Jeremic B, Grujicic D, Antunovic V, Djuric L, Stojanovic M, Shibamoto Y
Department of Oncology, University Hospital, Kragujevac, Yugoslavia.
Int J Radiat Oncol Biol Phys. 1994 Dec 1;30(5):1179-85. doi: 10.1016/0360-3016(94)90326-3.
Forty-eight patients with malignant glioma were treated with hyperfractionated radiation therapy followed by multiagent chemotherapy to explore feasibility and toxicity of such combined modality treatment.

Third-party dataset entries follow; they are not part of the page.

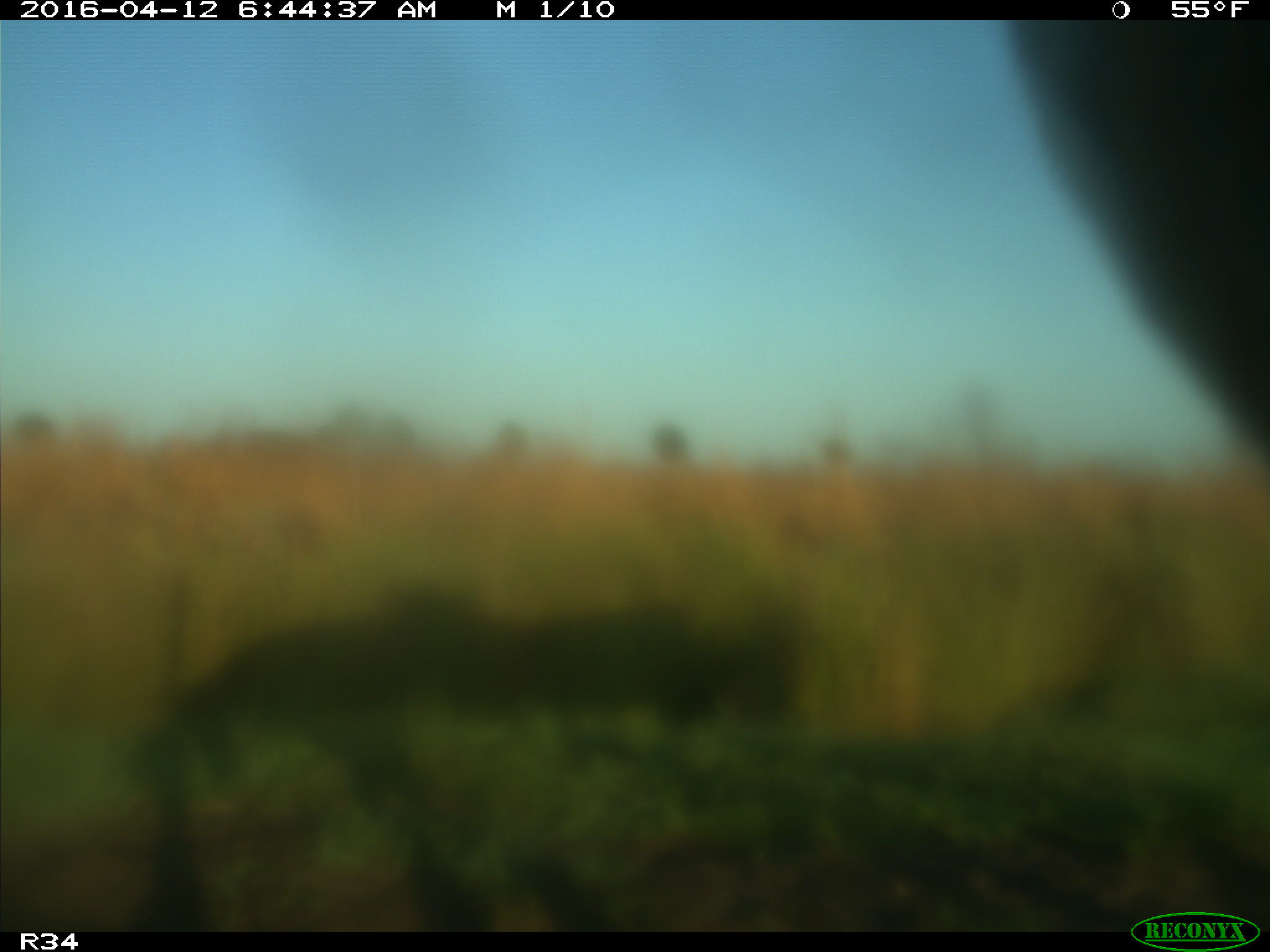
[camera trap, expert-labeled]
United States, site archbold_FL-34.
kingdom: Animalia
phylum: Chordata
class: Mammalia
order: Artiodactyla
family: Bovidae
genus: Bos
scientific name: Bos taurus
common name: domestic cow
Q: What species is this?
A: Bos taurus (domestic cow).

There were 34 males and 14 females with a median age of 53 years (range, 32-74 years) and median Eastern Cooperative Oncology Group performance status score of 1 (range, 0-3). Histology included anaplastic astrocytoma in 11 patients and glioblastoma multiforme in 37 patients. Radiation was given at 1.2 Gy per fraction, two fractions per day, for a total dose of 72 Gy, with a reduction in field size after 52.8 Gy. Four weeks after completion of hyperfractionated radiation therapy multiagent chemotherapy was introduced with bischlorethyl nitrosourea (BCNU) 50 mg/m2, days 1-3, vincristine 1.4 mg/m2 (max. 2 mg), day 1, procarbazine 50 mg/m2, days 1-7 and cisplatin 20 mg/m2, days 1-3. Cycles were repeated every 4 weeks to a maximum of six cycles or until tumor progression was noted.
Median survival time for all patients was 52 weeks (range, 16-185 weeks) and median time to tumor progression was 30.5 weeks (range, 12-131 weeks). Besides age, histology, performance status, and extent of surgery, interfraction interval and location of tumor influenced survival in glioblastoma multiforms patients on univariate analysis: Patients treated with shorter intervals (4.5-5 h) did better than those treated with longer intervals (5.5-6 h); also, glioblastoma multiforme patients with frontal tumors did better than those with tumors of the other locations. Multivariate analysis confirmed that the performance status, interfraction interval, and tumor location were significant prognostic factors in glioblastoma multiforme patients. Acute toxicity was mild. No cases of brain necroses were observed.
Hyperfractionated radiation therapy followed by multiagent chemotherapy was well tolerated with mild acute and virtually no late toxicity. More patients and longer follow-up are needed for further evaluation of its activity and late effects in anaplastic astrocytoma patients.
对48例恶性胶质瘤患者采用超分割放射治疗,随后进行多药化疗,以探讨这种联合治疗方式的可行性和毒性。
患者中男性34例,女性14例,中位年龄53岁(范围32 - 74岁),东部肿瘤协作组中位体能状态评分为1分(范围0 - 3分)。组织学类型包括11例间变性星形细胞瘤和37例多形性胶质母细胞瘤。放疗每次剂量为1.2 Gy,每天2次,总剂量72 Gy,在52.8 Gy后缩小照射野。超分割放射治疗结束4周后开始多药化疗,卡莫司汀(BCNU)50 mg/m²,第1 - 3天;长春新碱1.4 mg/m²(最大2 mg),第1天;丙卡巴肼50 mg/m²,第1 - 7天;顺铂20 mg/m²,第1 - 3天。每4周重复1个周期,最多6个周期或直至观察到肿瘤进展。
所有患者的中位生存时间为52周(范围16 - 185周),中位肿瘤进展时间为30.5周(范围12 - 131周)。单因素分析显示,除年龄、组织学类型、体能状态和手术范围外,分次照射间隔时间和肿瘤位置影响多形性胶质母细胞瘤患者的生存:分次照射间隔时间较短(4.5 - 5小时)的患者比间隔时间较长(5.5 - 6小时)的患者预后好;此外,额叶肿瘤的多形性胶质母细胞瘤患者比其他部位肿瘤的患者预后好。多因素分析证实,体能状态、分次照射间隔时间和肿瘤位置是多形性胶质母细胞瘤患者的重要预后因素。急性毒性较轻。未观察到脑坏死病例。
超分割放射治疗后进行多药化疗耐受性良好,急性毒性较轻,几乎无晚期毒性。需要更多患者和更长时间的随访来进一步评估其对间变性星形细胞瘤患者的疗效和晚期效应。